Blake played football, basketball, and baseball while at Foxcroft. His freshman year, the football team went undefeated right through the state championship—becoming one of the best football teams to ever go through FA. Having never played football until freshman year, the young Blake Smith didn’t start varsity until his sophomore season, when started at fullback and defensive end. After taking his junior year off to do some farming, Smith started at tailback, defensive end, and punter his senior year.
Blake started on the varsity basketball team his sophomore, junior, and senior years—where his junior year he was the only junior to start, among four other seniors. That year he played alongside legendary scholar-athlete, Dean Smith, and they made it to the semifinals of the tournament—falling just short to Calais, who went on to win the tourney, in double overtime. His senior year, he was named captain and was the team’s leading scorer.

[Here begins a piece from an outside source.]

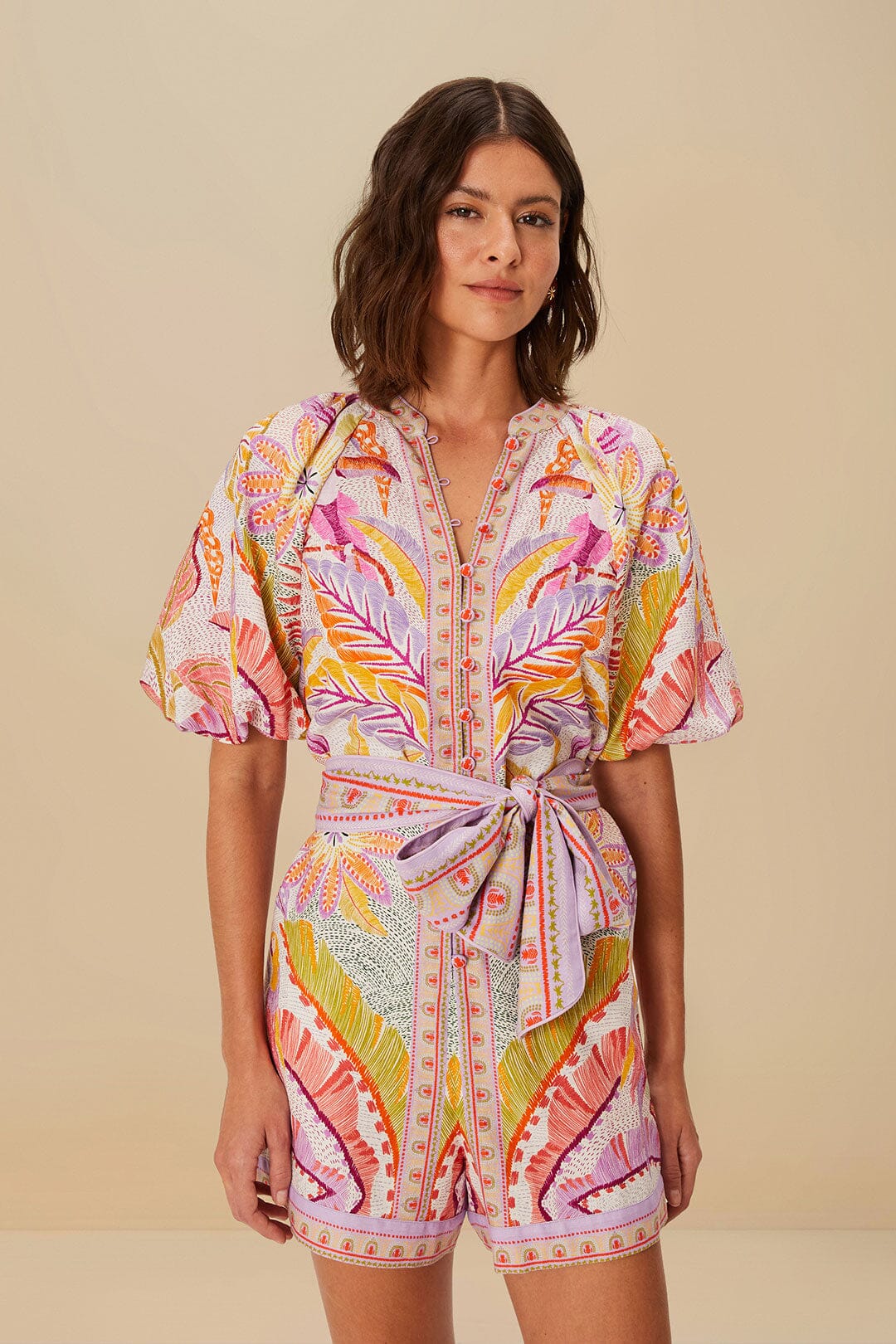  Pearl Jungle Dots Tapestry LENZING™ ECOVERO™ Euroflax™ Romper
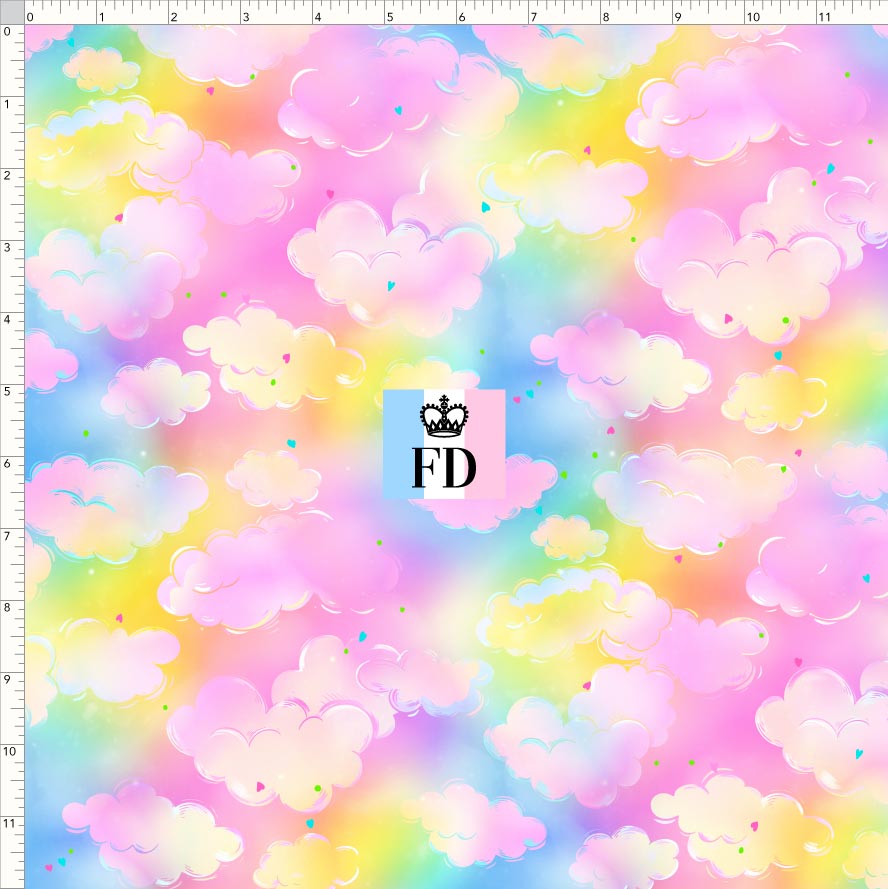 PREORDER - Rainbow Bears - Background - Clouds Rainbow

In baseball, Smith spent most his time behind the plate, starting on varsity as a sophomore, junior, and senior (captain). Fortunately enough, Coach Smith was exposed to a trio of tremendous baseball coaches—Dave Clement, Ed Hackett, and Roger Davis—whom he looked up to as great mentors. Hackett was part of the UMO team that played in the College World Series, while Smith mentioned that Clement was one of the greatest coaches he’s ever had.
Although Robert Weber did not attend Foxcroft Academy as a student, he has nonetheless brought the Academy great success through teaching and coaching. Weber teaches in the science department here at FA, and he coaches both indoor and outdoor track. In 2006 Weber began teaching and was asked by Tim Smith to coach the track team. After refusing the first offer and the next year’s offer, the third time was the charm for Weber. Being the coach of both indoor and outdoor track, this spring will mark Weber’s 13th different season coaching at FA! The past four years have shown considerable success for the track team, as there have been 73 gold and silver medals earned between the League Championship Meet and State Championship Meet—40 of them gold. Over these four years, the track teams have amassed one Class C state championship, one Class B state runner-up, one PVC championship, four PVC runners-up, and three League Championship “Performer of the Meet” awards.

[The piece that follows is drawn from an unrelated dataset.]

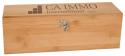 Bamboo Wine Bottle Presentation Box with Tools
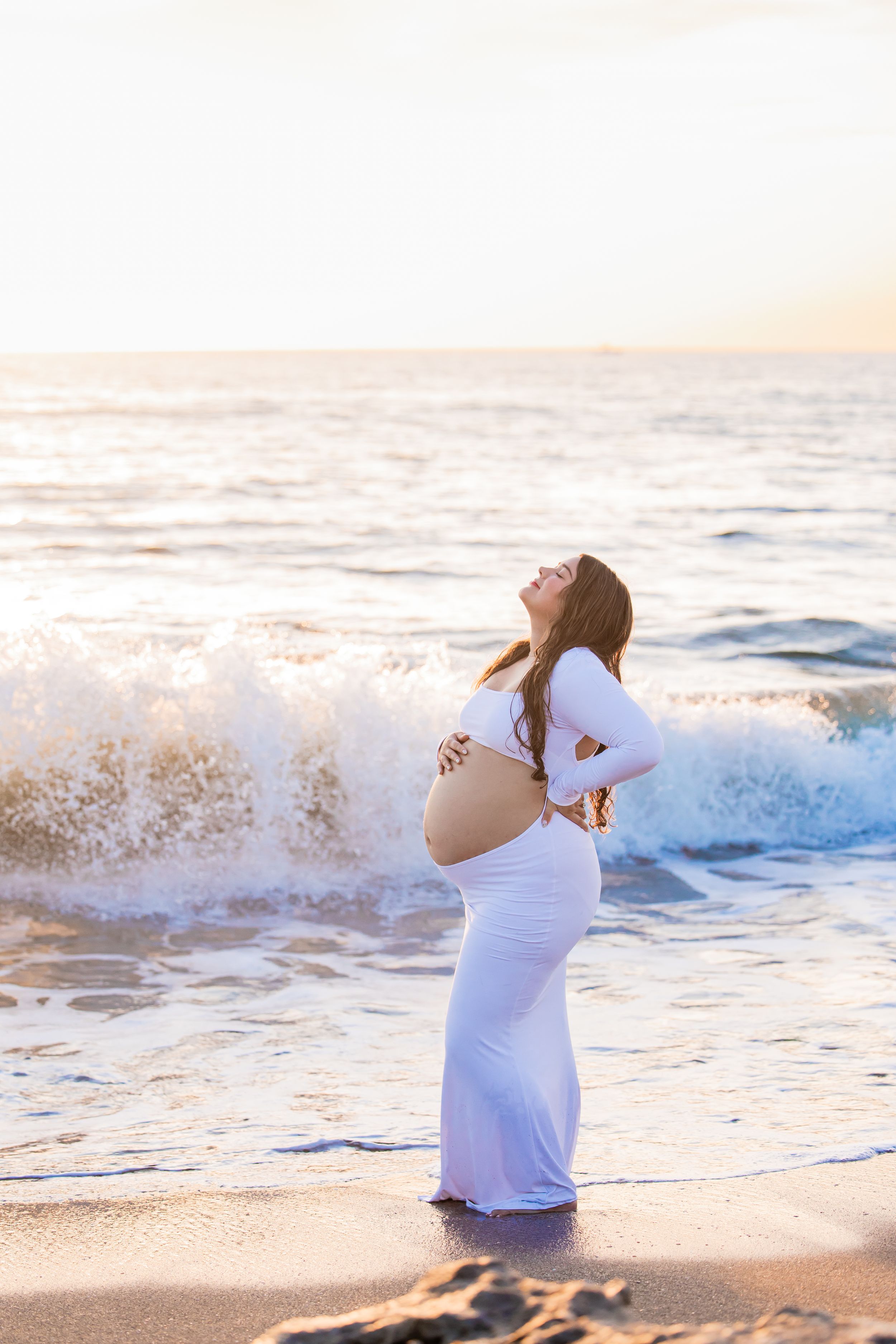 Beautiful mother at Stuart beach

Weber has managed to be named Coach of the Year four times in the past two years (twice for both indoor and outdoor track). This obviously is an incredible feat for a coach to accomplish, but Weber certainly does not take all the credit for these awards. “Those awards of course categorically do not happen without having phenomenal athletes, good human beings on the team, and great assistant coaches,” he said.

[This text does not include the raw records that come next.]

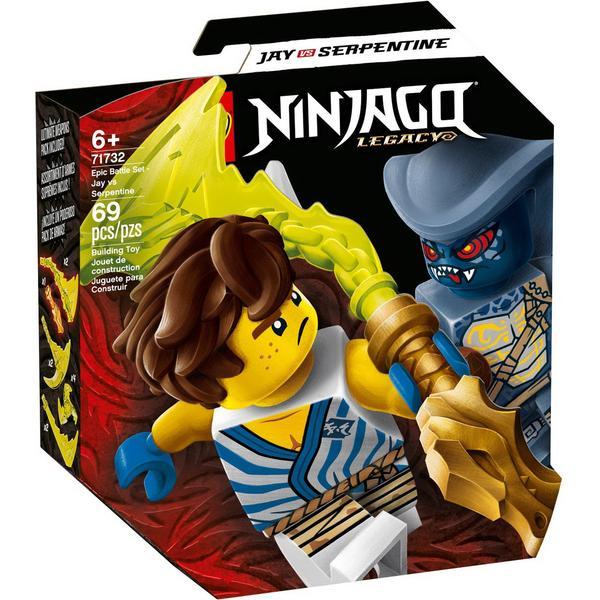 Lego Ninjago - Set De Lupta Epica - Jay Contra Serpentine 71732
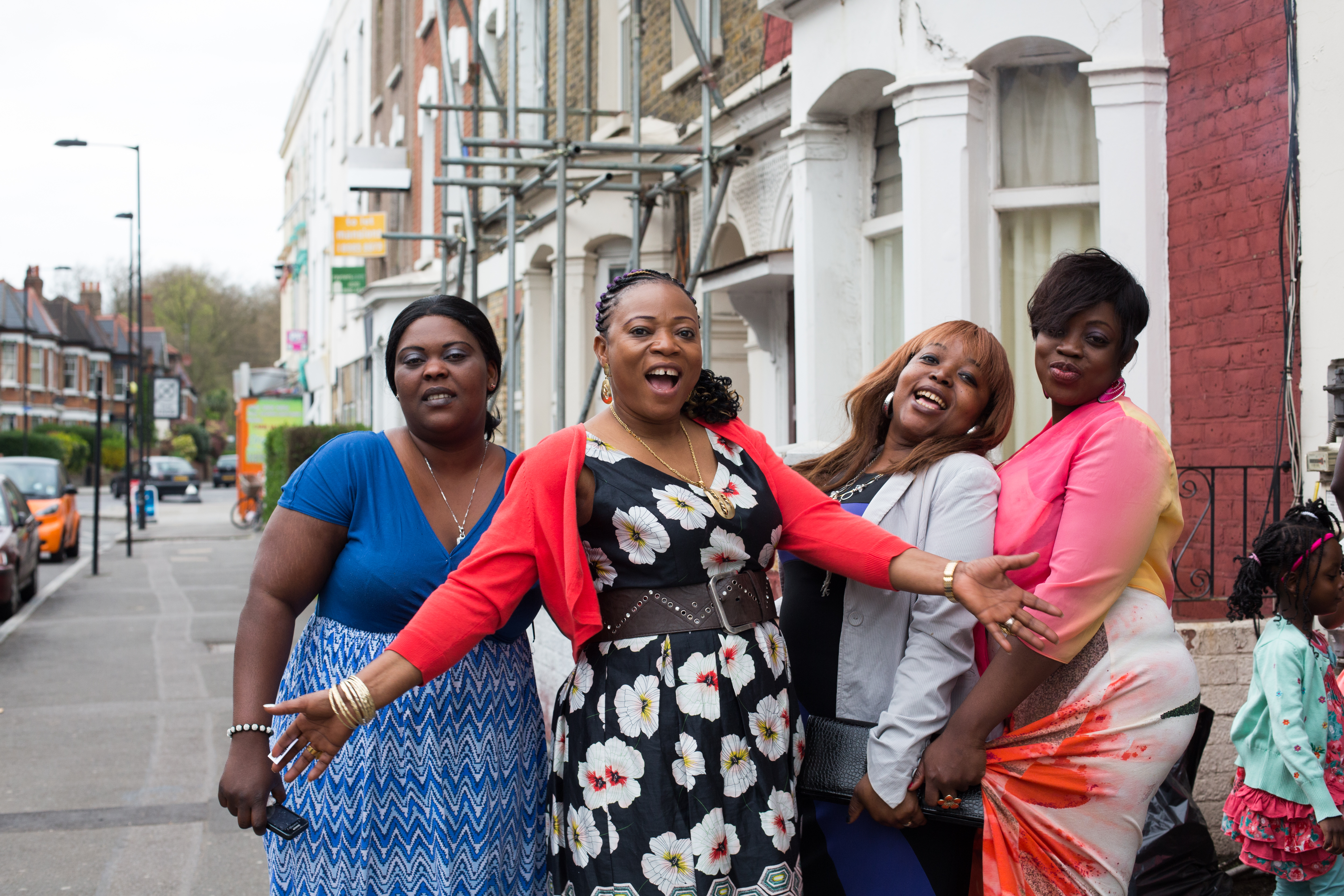 Outside a party on Chatsworth Road, April 2013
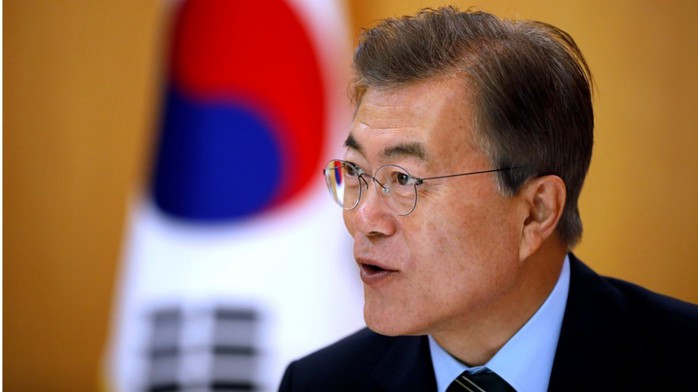 Lần đầu thăm Mỹ, tổng thống Hàn Quốc cậy nhờ trùm chaebol - Ảnh 1.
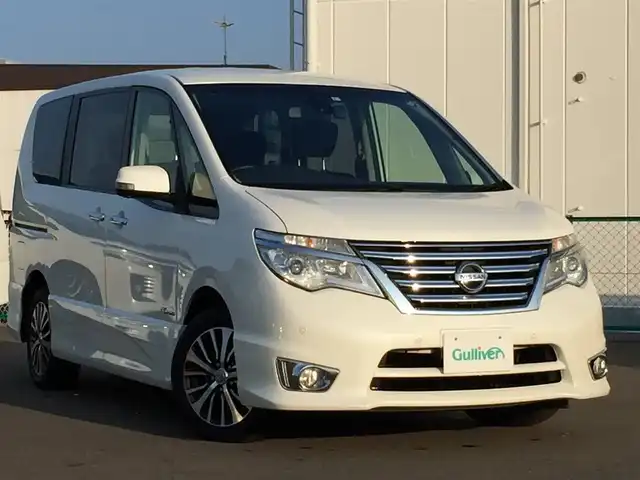 日産 セレナ ハイウェイスター ｖセレクション セーフティ ｓ ハイブリッド エマブレ 両側psd 純ナビ Bカメラ Avm 15年式 平成27年式 ブリリアントホワイトパール Id 中古車検索のガリバー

The coaches at Foxcroft Academy have only added to my success throughout my four years in high school. Knowing that all of our teams, rather than just one or two, are led by great coaches has given me a certain confidence that I hold in my everyday life. These coaches have brought an impressive aura to what it means to be a Pony with the way they carry themselves and lead their teams, and we as student-athletes are lucky to have them.